------ Fonte
OPINIÃO

1968: os desejos que permanecem

Mauro Gaglietti / Publicado em 2 de junho de 1998

A imagem que se construiu de 1968 está relacionada às barricadas dos desejos, da mudança dos hábitos, dos costumes, do movimento hippie, da queima dos sutiãs, da era de Aquarius, dos festivais de música, dos protestos contra a Guerra dos EUA no Vietnã, do amor livre, da maconha e do LSD. Esses são os elementos que povoam, de forma misturada, o nosso imaginário.

É de 1968 a lembrança da passeata dos 100 mil em protesto pela morte do estudante. Édson Luís Lima Souto havia sido assassinado, no restaurante Calabouço, por tropas policiais. Os assassinatos de estudantes e os espancamentos de artistas eram muito freqüentes. A adaptação para o teatro de uma canção de Chico Buarque, Roda Viva, deixou o CCC (Comando de Caça aos Comunistas) irritado com o diretor da peça, José Celso Martinez Corrêa, a tal ponto que os jovens artistas que integravam o elenco, entre os quais, Marieta Severo e Marília Pera, foram sequestrados e espancados. Bombas eram colocadas nos teatros em que a peça era encenada e, em Porto Alegre, após o espetáculo, os atores foram obrigados a andar nus na calçada do Teatro Leopoldina.

No final de setembro, mais de mil universitários foram presos ao realizarem o XXX Congresso da UNE, em Ibiúna. O setor mais à direita do governo militar pressionava o presidente Costa e Silva para “aprofundar a revolução de 64”, o que viria a concretizar-se com a instituição do AI-5, meses após o famoso discurso do deputado Márcio Moreira Alves, que responsabilizava os militares pela violência contra os estudantes.

Na França, os jovens não lutavam contra uma ditadura militar, suas barricadas e pedras levantavam-se contra a sociedade de consumo. A partir dos acontecimentos de Maio de 1968, em Paris, o discurso libertário ganhou o mundo. Marcuse, Debord, Débray e Che Guevara eram muito lidos na Europa Ocidental e na América Latina. Em particular, o livro de Guy Debord, A sociedade do espetáculo, publicado um ano antes da eclosão do movimento, foi a mais importante obra teórica a influenciar decisivamente os setores radicais do movimento. A repercussão da obra entre os jovens deveu-se à análise crítica demolidora que realizou, a partir do Capital de Marx, do moderno capitalismo e de sua sociedade do consumo.
------------
------ Conteúdo dos dados
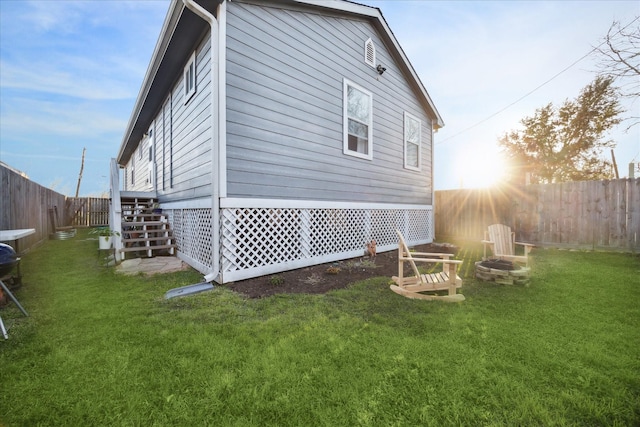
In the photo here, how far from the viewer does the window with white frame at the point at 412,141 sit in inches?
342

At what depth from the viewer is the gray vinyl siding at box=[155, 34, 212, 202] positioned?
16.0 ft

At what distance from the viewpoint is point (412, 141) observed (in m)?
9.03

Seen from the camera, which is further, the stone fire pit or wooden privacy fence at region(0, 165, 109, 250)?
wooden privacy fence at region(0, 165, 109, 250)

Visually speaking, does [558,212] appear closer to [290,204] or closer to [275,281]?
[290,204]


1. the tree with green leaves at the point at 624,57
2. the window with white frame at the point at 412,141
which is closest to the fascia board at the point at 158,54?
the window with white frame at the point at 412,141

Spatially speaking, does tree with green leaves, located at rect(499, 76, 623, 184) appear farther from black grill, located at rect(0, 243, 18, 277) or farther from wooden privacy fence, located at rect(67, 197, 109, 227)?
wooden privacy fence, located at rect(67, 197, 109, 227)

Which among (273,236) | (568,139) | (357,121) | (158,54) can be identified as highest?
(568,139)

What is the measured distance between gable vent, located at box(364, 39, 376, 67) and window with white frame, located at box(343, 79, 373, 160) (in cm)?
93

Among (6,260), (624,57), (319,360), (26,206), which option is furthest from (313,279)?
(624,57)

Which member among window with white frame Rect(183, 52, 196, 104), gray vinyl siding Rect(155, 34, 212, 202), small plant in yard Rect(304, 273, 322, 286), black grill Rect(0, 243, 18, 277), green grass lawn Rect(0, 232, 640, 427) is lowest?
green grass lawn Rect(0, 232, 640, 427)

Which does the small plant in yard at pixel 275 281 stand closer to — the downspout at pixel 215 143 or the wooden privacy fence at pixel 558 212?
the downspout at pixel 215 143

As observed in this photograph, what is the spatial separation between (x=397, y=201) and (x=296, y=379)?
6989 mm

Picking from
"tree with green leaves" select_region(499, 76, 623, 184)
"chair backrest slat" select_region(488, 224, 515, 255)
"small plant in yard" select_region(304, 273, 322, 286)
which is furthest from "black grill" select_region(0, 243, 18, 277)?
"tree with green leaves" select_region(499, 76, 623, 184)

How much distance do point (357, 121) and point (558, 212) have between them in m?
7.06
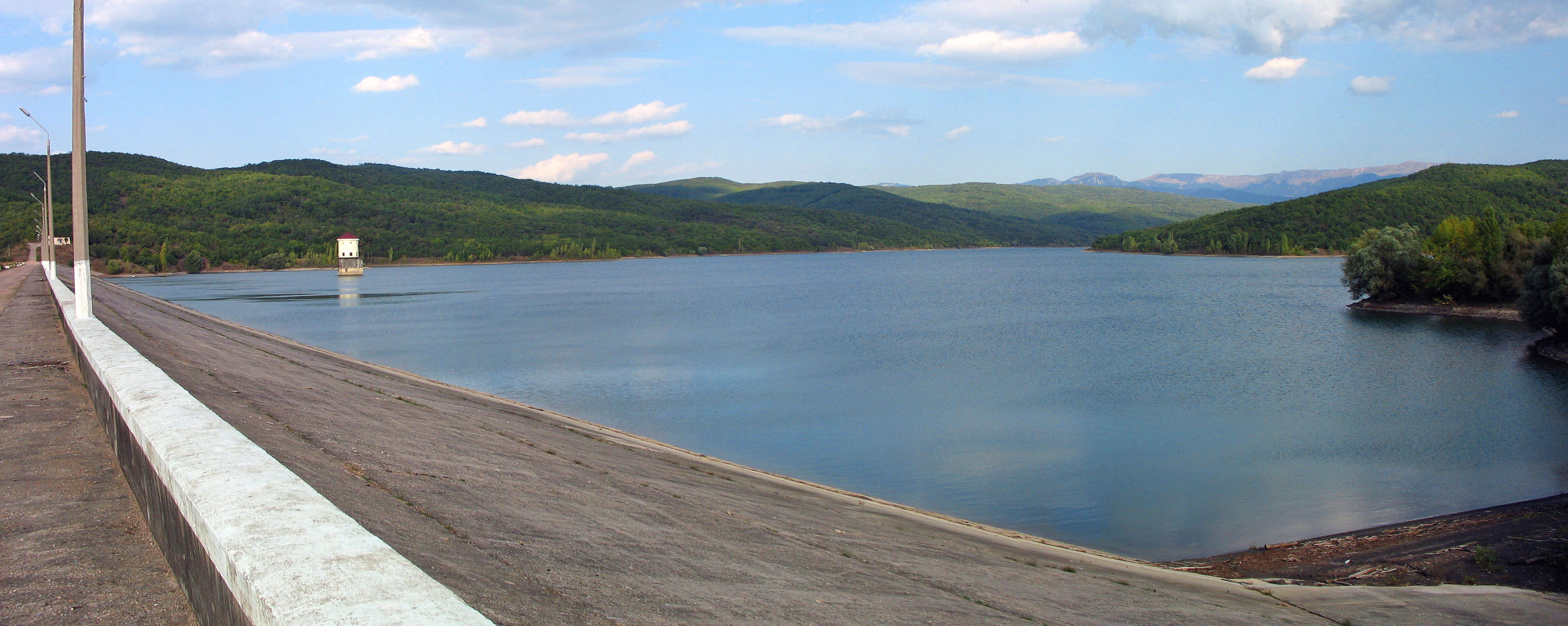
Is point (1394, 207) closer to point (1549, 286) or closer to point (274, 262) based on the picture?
------------
*Para fazer*: Liste todos os nomes que o artigo sobre 1968 aponta como muito lidos na Europa Ocidental e na América Latina. O material não é necessário aqui.

*Resultado*: Marcuse, Debord, Débray e Che Guevara.